:: Extract to read ::
----------------
As a welterweight, Conor Benn is sailing in dangerous waters but the English boxer is showing the form and speaks with the confidence of a future title contender.

Benn, son of Nigel, world middleweight and super-middleweight in the 1990s, hopes to take another step towards the welterweight elite when he faces American Adrian Granados in the garden of promoter Matchroom’s office headquarters in Essex, England, on Saturday, July 31.

After little amateur experience, Benn is still behind the likes of Vergil Ortiz Jr., the Texas-based slugger who has knocked out all 17 opponents and is a year younger than 24-year-old Benn.

A shot at world welterweight champions Terence Crawford and Errol Spence, who fights ring legend Manny Pacquiao on Aug, 21, is a way off yet for Benn.

But Benn, who grew up in Spain and Australia but is now based in England, is building momentum and improving as he closes in on the leading contenders such as Shawn Porter, Keith Thurman, Danny Garcia, Mikey Garcia, David Avanesyan, and Yordenis Ugas.
----------------
:: Exercise task A ::
Answer these questions using the passage on Conor Benn:
(i) Whom will Benn face on Saturday, July 31?
(ii) How many opponents has Vergil Ortiz Jr. knocked out?
(iii) In which two countries did Benn grow up?

(Records of spatial reasoning questions)
----------------
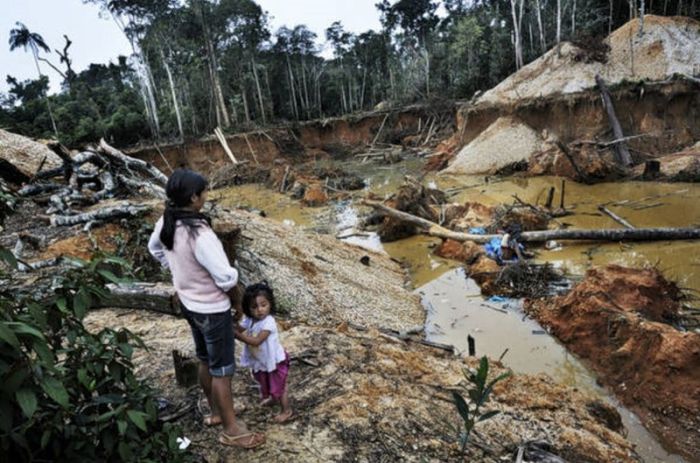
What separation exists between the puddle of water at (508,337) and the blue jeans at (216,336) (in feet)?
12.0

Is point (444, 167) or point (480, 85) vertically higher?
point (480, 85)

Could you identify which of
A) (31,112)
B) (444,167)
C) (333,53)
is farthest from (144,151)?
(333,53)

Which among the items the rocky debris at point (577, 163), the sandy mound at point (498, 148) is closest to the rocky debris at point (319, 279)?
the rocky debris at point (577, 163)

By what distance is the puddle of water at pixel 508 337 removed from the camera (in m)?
----------------
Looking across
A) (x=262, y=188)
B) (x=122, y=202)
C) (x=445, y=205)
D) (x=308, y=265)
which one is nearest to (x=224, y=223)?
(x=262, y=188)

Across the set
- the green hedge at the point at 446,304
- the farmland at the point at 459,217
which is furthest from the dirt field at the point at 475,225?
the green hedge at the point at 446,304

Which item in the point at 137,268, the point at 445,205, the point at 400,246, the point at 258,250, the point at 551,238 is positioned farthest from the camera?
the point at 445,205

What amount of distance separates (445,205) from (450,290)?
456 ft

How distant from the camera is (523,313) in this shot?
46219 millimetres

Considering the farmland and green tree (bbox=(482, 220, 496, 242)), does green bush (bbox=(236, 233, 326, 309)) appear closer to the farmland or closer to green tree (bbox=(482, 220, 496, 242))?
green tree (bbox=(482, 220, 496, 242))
----------------
:: Exercise task B ::
Reproduce the lines of the records starting at the line containing "Is point (444, 167)" and ending at the line containing "By what distance", including both of those lines.

:: Full answer A ::
(i) American Adrian Granados
(ii) All 17
(iii) Spain and Australia

:: Full answer B ::
Is point (444, 167) or point (480, 85) vertically higher?
point (480, 85)

Could you identify which of
A) (31,112)
B) (444,167)
C) (333,53)
is farthest from (144,151)?
(333,53)

Which among the items the rocky debris at point (577, 163), the sandy mound at point (498, 148) is closest to the rocky debris at point (319, 279)?
the rocky debris at point (577, 163)

By what distance is the puddle of water at pixel 508 337 removed from the camera (in m)?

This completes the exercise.